Он встал, прошел за перегородку, сказал майору, что пленного можно отправлять, и вышел на улицу. Дождь все моросил. С фронта не доносилось ни звука. Глухая тишина эта показалась Преловскому зловещей, и он подумал, что немцы и в самом деле готовят какую-нибудь пакость. Захотелось сейчас же отправиться на передовую, осмотреть местность, где предстоит проводить передачу. Сказал об этом майору, вышедшему вместе с ним. Тот решительно замотал головой.

– Днем туда не пройти. Ходы сообщения не везде, а высовываться нельзя – снайпера бьют. Обед, боеприпасы – все только с наступлением темноты. Так что пока отдыхайте.

Майор проводил его до оврага. Дальше Преловский пошагал один и едва не прошел мимо своей машины, так она была завалена ветками. На подножке сидел разведчик Рогов. Похоже, дремал, но, чуть Преловский приблизился, сразу поднялся навстречу. Невысокий, втянувший голову в поднятый воротник ватника, он совсем не походил на разведчика, какими представлял себе Преловский этих лихих парней, скорее, на только что прибывшего с Большой земли пехотинца, измочаленного морским переходом.

– Что вы тут?

– Приказано охранять.

– Где лейтенант?

– Спит. То есть, простите, отдыхает.

Из-под нахлобученной ушанки насмешливо блеснули глаза. Преловский внимательно поглядел на него и улыбнулся.

– Правильно рассуждаешь. Начальство не спит – начальство отдыхает. Ел сегодня?

– Сегодня? – переспросил разведчик и задумался.

– Ну, ладно, – снова засмеялся Преловский. – Сейчас что-нибудь придумаем.

* * *

Светало быстро. Плотный кустарник спадал по пологому склону, сквозь него просматривалась долина, вся в пятнах снега, серого, намокшего. Дальше опять начинался склон горы. За той горой были другие, горбились лесистыми спинами, будто неведомые спящие чудовища, покрытые шерстью.

С наблюдательного пункта, который Иван облюбовал на вершине камня под корявым кустиком, был виден изгиб дороги. Там временами проползали тупорылые немецкие грузовики. Машины шли по одной, не сбиваясь в колонны, побаиваясь дальнобойных севастопольских батарей, достававших за десятки километров. Немцы знали: в горы порой проникали артиллерийские корректировщики с рациями, засекали цели, и тогда от огневых налетов не было спасения. Иван это тоже знал, и сейчас он молил бога, чтобы рядом не оказалось такого корректировщика. Начнут падать снаряды, немцы кинутся прочесывать леса.

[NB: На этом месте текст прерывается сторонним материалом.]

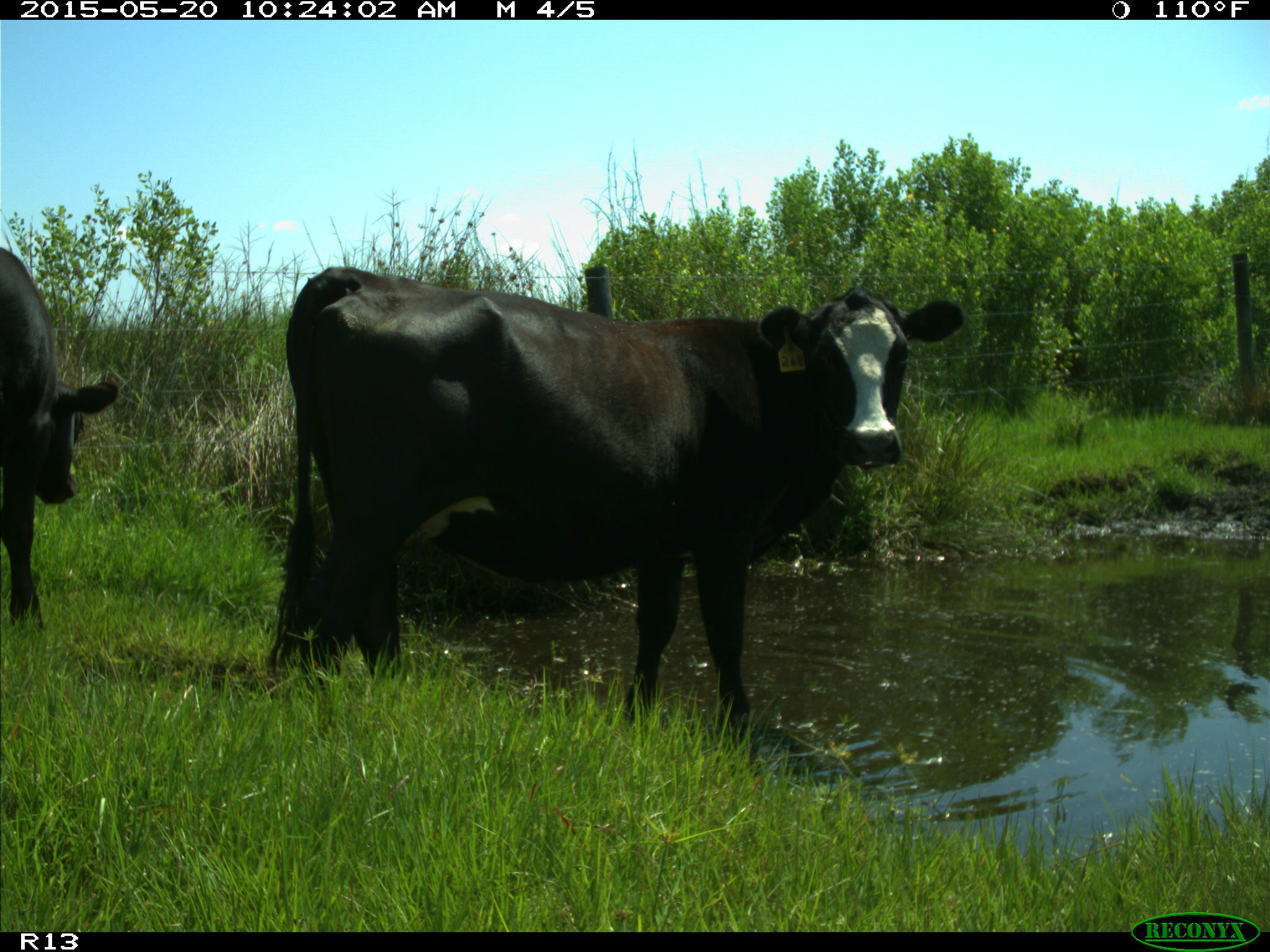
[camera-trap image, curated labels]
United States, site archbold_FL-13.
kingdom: Animalia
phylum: Chordata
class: Mammalia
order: Artiodactyla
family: Bovidae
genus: Bos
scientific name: Bos taurus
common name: domestic cow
Bos taurus (domestic cow).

Группа затаилась внизу, под камнем, отдыхала, а ему выпало первому «стоять на часах», как по-старомодному выражался лейтенант Симаков. Хотя где уж было стоять, и лежа-то весь на виду. Мысли ворочались тяжело, как всегда бывает в полудреме. Но глаза и уши были будто бы сами по себе, привычно примечали все, улавливали и отдаленные шумы, и близкие шорохи.

Иван вспоминал эти горы багряными от осенней листвы. Полгода не прошло, а будто целая жизнь пролетела, – столько пережито, столько пало друзей-товарищей.

Разрозненными подразделениями отходили они тогда к Севастополю, прорывались через немецкие заслоны, перехватившие все дороги. Шли напрямую через лесные заросли, и раненых выносили, и станковые пулеметы, для которых уже не было патронов. Пулеметы особенно берегли, знали: не для отдыха выходят к Севастополю, для того, чтобы встать там на заранее подготовленных рубежах.

Главные войска пошли тогда в обход – через Ай-Петринский перевал, через Ялту и Байдарские ворота, а они, промедлившая в горах рота, в которой людей не было и на взвод, решили идти в Севастополь напрямую: так было в три раза короче. Но на войне не всякая прямая дорога короче кривой, затоптались они перед первым же немецким заслоном. Думали, там и полягут в неравном бою, да выручил проводник – татарин. Крохотный был аульчик, прилепившийся к склону горы, а люди в нем оказались добрыми. И нашелся старик, вызвался вывести к Севастополю потайными тропами. И вывел. У всего отряда дух вон – как углядели впереди Байдарскую долину, так и легли без сил. А старик – вот ведь ходок! – только махнул палкой и пошагал обратно, даже имени своего не сказал.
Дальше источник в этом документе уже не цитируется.